5G uses low, mid, and high bands with a real speed-versus-range trade-off
The single most useful thing to understand about 5G is that it is not one thing. It runs on three broad band categories, and each behaves differently. This directly explains why one customer sees blazing 5G and another sees 5G that feels no faster than LTE.
Low-band 5G uses frequencies below roughly 1 GHz. It travels far and passes through walls well, so coverage is broad, but its speed is only modestly better than LTE. This is the 5G that reaches rural areas and appears indoors.
Mid-band 5G, often called sub-6 GHz, sits in a middle range and offers a strong balance. Speeds are clearly faster than LTE, and range is still practical for citywide coverage. Most people who notice a real 5G improvement are on mid-band.
High-band 5G, marketed as mmWave (millimeter wave), uses very high frequencies and delivers the extreme speeds shown in demonstrations, sometimes reaching gigabit range. The catch is severe: mmWave has short range and is easily blocked by walls, windows, and even your own body. It shows up in dense areas like stadiums and downtown cores, not across a whole city.

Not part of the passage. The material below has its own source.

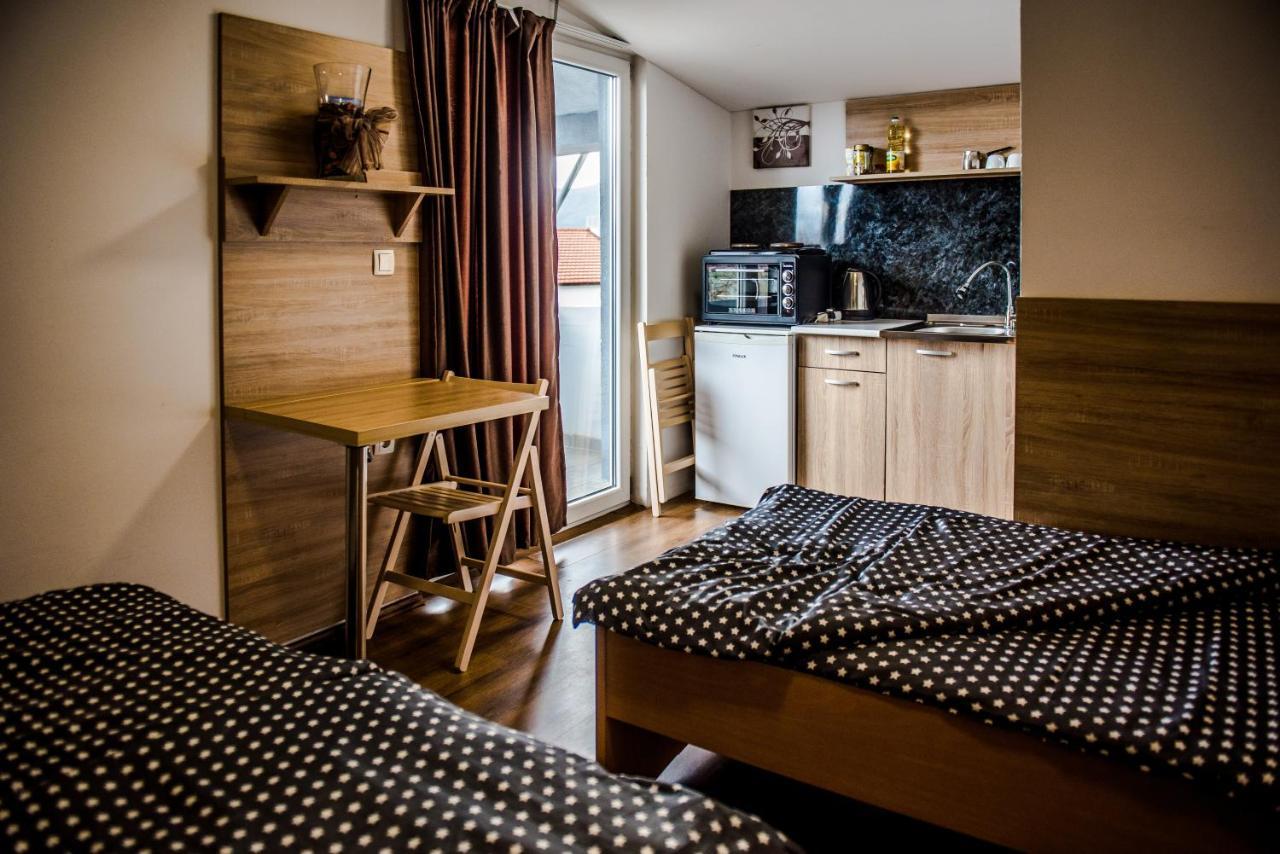 Apartments Joja Međugorje Buitenkant foto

The pattern to memorize is the trade-off. As frequency goes up, speed goes up but range and penetration go down. If a customer complains that their 5G phone shows fast speeds outdoors but drops to LTE inside a building, that behavior is expected for high-band service, not a fault.
SIM cards and eSIM identify your device to the carrier network
Before a device can use cellular data, the carrier has to know who it is. That identity lives in a Subscriber Identity Module, the SIM. A traditional SIM is a small removable card that stores the subscriber information the network uses to authenticate you and apply your plan.
SIM cards come in physical sizes you should recognize, because you'll swap them. The progression shrank over time: standard SIM, then micro-SIM, then nano-SIM, which is the smallest and most common in current phones. The chip does the same job at each size; only the plastic around it changed.